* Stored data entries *
:::::

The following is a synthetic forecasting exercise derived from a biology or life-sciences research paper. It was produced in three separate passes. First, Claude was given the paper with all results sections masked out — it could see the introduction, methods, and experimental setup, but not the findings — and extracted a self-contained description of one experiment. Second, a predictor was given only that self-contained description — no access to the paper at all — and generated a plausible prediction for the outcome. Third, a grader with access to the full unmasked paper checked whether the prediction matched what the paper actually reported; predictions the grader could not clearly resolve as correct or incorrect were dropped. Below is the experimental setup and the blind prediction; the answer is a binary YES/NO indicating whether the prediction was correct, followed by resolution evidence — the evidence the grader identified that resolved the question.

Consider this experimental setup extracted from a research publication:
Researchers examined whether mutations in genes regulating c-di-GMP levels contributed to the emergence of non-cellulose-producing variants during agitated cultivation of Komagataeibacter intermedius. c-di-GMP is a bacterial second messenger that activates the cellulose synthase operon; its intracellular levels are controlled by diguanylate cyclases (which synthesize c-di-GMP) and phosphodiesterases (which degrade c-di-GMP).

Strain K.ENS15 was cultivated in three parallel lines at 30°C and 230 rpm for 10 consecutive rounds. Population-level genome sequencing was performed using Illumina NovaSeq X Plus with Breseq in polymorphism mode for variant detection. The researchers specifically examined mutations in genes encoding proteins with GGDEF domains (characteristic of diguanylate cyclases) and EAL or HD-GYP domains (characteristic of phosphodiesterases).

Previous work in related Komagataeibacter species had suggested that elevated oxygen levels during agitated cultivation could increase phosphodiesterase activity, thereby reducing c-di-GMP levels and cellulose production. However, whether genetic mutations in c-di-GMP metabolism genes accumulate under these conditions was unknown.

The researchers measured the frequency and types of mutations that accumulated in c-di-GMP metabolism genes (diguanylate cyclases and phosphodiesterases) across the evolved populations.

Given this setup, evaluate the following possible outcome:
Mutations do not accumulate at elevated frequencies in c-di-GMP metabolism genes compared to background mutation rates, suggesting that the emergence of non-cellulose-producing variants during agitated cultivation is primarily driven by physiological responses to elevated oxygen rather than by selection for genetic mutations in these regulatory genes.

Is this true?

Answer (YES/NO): YES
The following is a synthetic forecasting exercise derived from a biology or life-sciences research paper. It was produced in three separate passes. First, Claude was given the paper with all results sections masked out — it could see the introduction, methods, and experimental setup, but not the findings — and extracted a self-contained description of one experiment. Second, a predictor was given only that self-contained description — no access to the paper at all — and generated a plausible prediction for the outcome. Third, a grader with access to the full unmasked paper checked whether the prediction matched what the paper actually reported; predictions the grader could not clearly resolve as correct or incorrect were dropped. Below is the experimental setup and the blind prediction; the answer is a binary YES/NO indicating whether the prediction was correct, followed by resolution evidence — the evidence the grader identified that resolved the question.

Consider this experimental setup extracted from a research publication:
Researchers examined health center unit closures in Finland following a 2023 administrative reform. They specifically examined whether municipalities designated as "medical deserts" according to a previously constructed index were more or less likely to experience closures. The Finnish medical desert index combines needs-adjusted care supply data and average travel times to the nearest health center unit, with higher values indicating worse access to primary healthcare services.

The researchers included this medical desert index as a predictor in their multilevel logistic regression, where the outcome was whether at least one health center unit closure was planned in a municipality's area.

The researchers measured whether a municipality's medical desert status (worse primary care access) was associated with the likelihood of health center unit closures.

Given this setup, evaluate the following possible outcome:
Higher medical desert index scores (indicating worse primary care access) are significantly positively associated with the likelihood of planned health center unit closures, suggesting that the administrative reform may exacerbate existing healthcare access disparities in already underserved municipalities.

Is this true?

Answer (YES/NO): NO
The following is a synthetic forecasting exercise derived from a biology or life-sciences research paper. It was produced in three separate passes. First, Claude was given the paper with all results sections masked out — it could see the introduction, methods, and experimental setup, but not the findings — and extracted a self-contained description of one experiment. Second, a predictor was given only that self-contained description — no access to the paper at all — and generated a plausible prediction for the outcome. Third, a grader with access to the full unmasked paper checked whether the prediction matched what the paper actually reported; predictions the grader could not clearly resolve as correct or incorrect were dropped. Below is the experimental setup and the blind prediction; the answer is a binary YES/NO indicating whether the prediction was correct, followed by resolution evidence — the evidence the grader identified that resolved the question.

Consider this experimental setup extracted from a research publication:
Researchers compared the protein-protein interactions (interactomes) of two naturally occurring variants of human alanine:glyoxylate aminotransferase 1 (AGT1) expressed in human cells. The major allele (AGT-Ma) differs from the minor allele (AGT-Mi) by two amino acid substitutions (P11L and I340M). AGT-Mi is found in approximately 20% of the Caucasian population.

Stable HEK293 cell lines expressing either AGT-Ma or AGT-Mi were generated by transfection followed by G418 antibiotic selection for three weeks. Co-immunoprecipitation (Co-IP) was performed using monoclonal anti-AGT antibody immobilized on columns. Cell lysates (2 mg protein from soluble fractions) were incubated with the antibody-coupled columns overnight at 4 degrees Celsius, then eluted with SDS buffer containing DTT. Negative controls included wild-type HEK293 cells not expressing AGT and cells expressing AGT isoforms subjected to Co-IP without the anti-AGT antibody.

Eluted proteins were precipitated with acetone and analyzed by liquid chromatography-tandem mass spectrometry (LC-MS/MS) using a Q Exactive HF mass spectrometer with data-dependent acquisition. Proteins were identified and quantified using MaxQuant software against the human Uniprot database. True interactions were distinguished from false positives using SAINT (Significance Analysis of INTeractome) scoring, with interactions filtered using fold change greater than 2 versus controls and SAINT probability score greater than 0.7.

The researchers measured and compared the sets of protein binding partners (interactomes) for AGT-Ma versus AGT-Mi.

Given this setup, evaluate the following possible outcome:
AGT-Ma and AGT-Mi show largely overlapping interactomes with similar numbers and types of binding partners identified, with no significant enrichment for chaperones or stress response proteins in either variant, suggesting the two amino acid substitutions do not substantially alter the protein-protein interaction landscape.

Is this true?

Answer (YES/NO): NO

:::::

* EXERCISE INSTRUCTIONS *
Set down each record again, exactly as written.

* RESPONSE BELOW *
The following is a synthetic forecasting exercise derived from a biology or life-sciences research paper. It was produced in three separate passes. First, Claude was given the paper with all results sections masked out — it could see the introduction, methods, and experimental setup, but not the findings — and extracted a self-contained description of one experiment. Second, a predictor was given only that self-contained description — no access to the paper at all — and generated a plausible prediction for the outcome. Third, a grader with access to the full unmasked paper checked whether the prediction matched what the paper actually reported; predictions the grader could not clearly resolve as correct or incorrect were dropped. Below is the experimental setup and the blind prediction; the answer is a binary YES/NO indicating whether the prediction was correct, followed by resolution evidence — the evidence the grader identified that resolved the question.

Consider this experimental setup extracted from a research publication:
Researchers examined whether mutations in genes regulating c-di-GMP levels contributed to the emergence of non-cellulose-producing variants during agitated cultivation of Komagataeibacter intermedius. c-di-GMP is a bacterial second messenger that activates the cellulose synthase operon; its intracellular levels are controlled by diguanylate cyclases (which synthesize c-di-GMP) and phosphodiesterases (which degrade c-di-GMP).

Strain K.ENS15 was cultivated in three parallel lines at 30°C and 230 rpm for 10 consecutive rounds. Population-level genome sequencing was performed using Illumina NovaSeq X Plus with Breseq in polymorphism mode for variant detection. The researchers specifically examined mutations in genes encoding proteins with GGDEF domains (characteristic of diguanylate cyclases) and EAL or HD-GYP domains (characteristic of phosphodiesterases).

Previous work in related Komagataeibacter species had suggested that elevated oxygen levels during agitated cultivation could increase phosphodiesterase activity, thereby reducing c-di-GMP levels and cellulose production. However, whether genetic mutations in c-di-GMP metabolism genes accumulate under these conditions was unknown.

The researchers measured the frequency and types of mutations that accumulated in c-di-GMP metabolism genes (diguanylate cyclases and phosphodiesterases) across the evolved populations.

Given this setup, evaluate the following possible outcome:
Mutations do not accumulate at elevated frequencies in c-di-GMP metabolism genes compared to background mutation rates, suggesting that the emergence of non-cellulose-producing variants during agitated cultivation is primarily driven by physiological responses to elevated oxygen rather than by selection for genetic mutations in these regulatory genes.

Is this true?

Answer (YES/NO): YES
The following is a synthetic forecasting exercise derived from a biology or life-sciences research paper. It was produced in three separate passes. First, Claude was given the paper with all results sections masked out — it could see the introduction, methods, and experimental setup, but not the findings — and extracted a self-contained description of one experiment. Second, a predictor was given only that self-contained description — no access to the paper at all — and generated a plausible prediction for the outcome. Third, a grader with access to the full unmasked paper checked whether the prediction matched what the paper actually reported; predictions the grader could not clearly resolve as correct or incorrect were dropped. Below is the experimental setup and the blind prediction; the answer is a binary YES/NO indicating whether the prediction was correct, followed by resolution evidence — the evidence the grader identified that resolved the question.

Consider this experimental setup extracted from a research publication:
Researchers examined health center unit closures in Finland following a 2023 administrative reform. They specifically examined whether municipalities designated as "medical deserts" according to a previously constructed index were more or less likely to experience closures. The Finnish medical desert index combines needs-adjusted care supply data and average travel times to the nearest health center unit, with higher values indicating worse access to primary healthcare services.

The researchers included this medical desert index as a predictor in their multilevel logistic regression, where the outcome was whether at least one health center unit closure was planned in a municipality's area.

The researchers measured whether a municipality's medical desert status (worse primary care access) was associated with the likelihood of health center unit closures.

Given this setup, evaluate the following possible outcome:
Higher medical desert index scores (indicating worse primary care access) are significantly positively associated with the likelihood of planned health center unit closures, suggesting that the administrative reform may exacerbate existing healthcare access disparities in already underserved municipalities.

Is this true?

Answer (YES/NO): NO
The following is a synthetic forecasting exercise derived from a biology or life-sciences research paper. It was produced in three separate passes. First, Claude was given the paper with all results sections masked out — it could see the introduction, methods, and experimental setup, but not the findings — and extracted a self-contained description of one experiment. Second, a predictor was given only that self-contained description — no access to the paper at all — and generated a plausible prediction for the outcome. Third, a grader with access to the full unmasked paper checked whether the prediction matched what the paper actually reported; predictions the grader could not clearly resolve as correct or incorrect were dropped. Below is the experimental setup and the blind prediction; the answer is a binary YES/NO indicating whether the prediction was correct, followed by resolution evidence — the evidence the grader identified that resolved the question.

Consider this experimental setup extracted from a research publication:
Researchers compared the protein-protein interactions (interactomes) of two naturally occurring variants of human alanine:glyoxylate aminotransferase 1 (AGT1) expressed in human cells. The major allele (AGT-Ma) differs from the minor allele (AGT-Mi) by two amino acid substitutions (P11L and I340M). AGT-Mi is found in approximately 20% of the Caucasian population.

Stable HEK293 cell lines expressing either AGT-Ma or AGT-Mi were generated by transfection followed by G418 antibiotic selection for three weeks. Co-immunoprecipitation (Co-IP) was performed using monoclonal anti-AGT antibody immobilized on columns. Cell lysates (2 mg protein from soluble fractions) were incubated with the antibody-coupled columns overnight at 4 degrees Celsius, then eluted with SDS buffer containing DTT. Negative controls included wild-type HEK293 cells not expressing AGT and cells expressing AGT isoforms subjected to Co-IP without the anti-AGT antibody.

Eluted proteins were precipitated with acetone and analyzed by liquid chromatography-tandem mass spectrometry (LC-MS/MS) using a Q Exactive HF mass spectrometer with data-dependent acquisition. Proteins were identified and quantified using MaxQuant software against the human Uniprot database. True interactions were distinguished from false positives using SAINT (Significance Analysis of INTeractome) scoring, with interactions filtered using fold change greater than 2 versus controls and SAINT probability score greater than 0.7.

The researchers measured and compared the sets of protein binding partners (interactomes) for AGT-Ma versus AGT-Mi.

Given this setup, evaluate the following possible outcome:
AGT-Ma and AGT-Mi show largely overlapping interactomes with similar numbers and types of binding partners identified, with no significant enrichment for chaperones or stress response proteins in either variant, suggesting the two amino acid substitutions do not substantially alter the protein-protein interaction landscape.

Is this true?

Answer (YES/NO): NO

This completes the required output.